Cette année-là
On n'aura jamais vu à Paris autant de feuilles accrochées, fermes vigoureuses après cet été si inquiétant par sa longueur, l'automne sur une tige semblable à un livre dont le titre serait L’Inexorable. Époque curieuse apocalyptique qui nous rend aphones, disloqués, aplatis ; époque charriant en contrepoint ses images nostalgiques, tourne disques, affiches vintage, voix traînante, pluie d’images en noir et blanc : des touches de glamour à peine compréhensibles. Une affiche impressionniste dilue les contours d’une image en cours de fixation. Sabrer le flux avec la beauté, la beauté partout clamée affichée. Autre époque : je ne cesse de revoir des photos de ma mère récemment où je vois qu’elle était belle. Elle l’était c’est vrai. J’ai retrouvé une photo amusante où un Monsieur serre la main de mon père tout en fixant le visage de ma mère. Mais ma mère ne savait pas qu’elle était belle. Enfin dans aucune photo elle ne pose avec une de ses mimiques alanguies qui nous viennent de l’époque de starisation incroyable que nous venons de traverser. Parce que la beauté dit depuis toujours l’époque aussi, l’époque sur le plan ontologique. Elle a aussi un rôle relationnel. La beauté n’est pas qu’une marque déposée. Puis vendue, puisque tout finit par produire de l’argent. La beauté était peut-être moins clamée, moins consciente à cette époque où moins d’affiches glacées circulaient. La beauté avait quelque chose de plus naturel, de moins essentiel mais aussi de plus généreux, il me semble. Même la beauté n’était pas centrée sur le Moi-moi-moi avant cette époque formidable où le culte idolâtrique a engendré des monstres dorés.
Au milieu de cette beauté donc, les nouveaux médias charrient les damnés du monde jusqu’à nos portes dans un flux d’images ininterrompu où jamais la vie ne s’arrête. L’eau rouge des images devenues mirage à force de circuler. L’eau rouge et tous ces dépôts périphériques en grandes pelletées dans l’inconscient collectif nous sont servis par une armée de soldats tantôt pour le camp A tantôt pour le camp B. C’est la guerre. Un peu de beauté pour ne pas trop nous anéantir. Puis une image d’horreur. Même si notre étrange capacité à supporter l’horreur nous surprendra toujours. Même si assis sur nos chaises nous mesurons notre chance d’être dans un pays en paix, nous avons compris – pour qui avait encore un doute – que l’ancien monde écrit ses dernières lignes. Au prix de vies sacrifiées. Toujours sacrifier des vies.
Mais la beauté.

Matériel collecté:
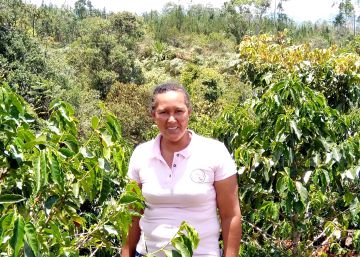 Cuando el café es símbolo de resistencia de la mujer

Énoncé A:
Relevez toutes les images nostalgiques que l'époque charrie en contrepoint selon le texte sur la beauté.
Énoncé B:
D'après le texte sur la beauté, pourquoi la beauté finit-elle par être vendue ?

Corrigé A:
- les tourne-disques
- les affiches vintage
- la voix traînante
- la pluie d'images en noir et blanc

Corrigé B:
La beauté finit par être vendue parce que, selon le texte, tout finit par produire de l'argent.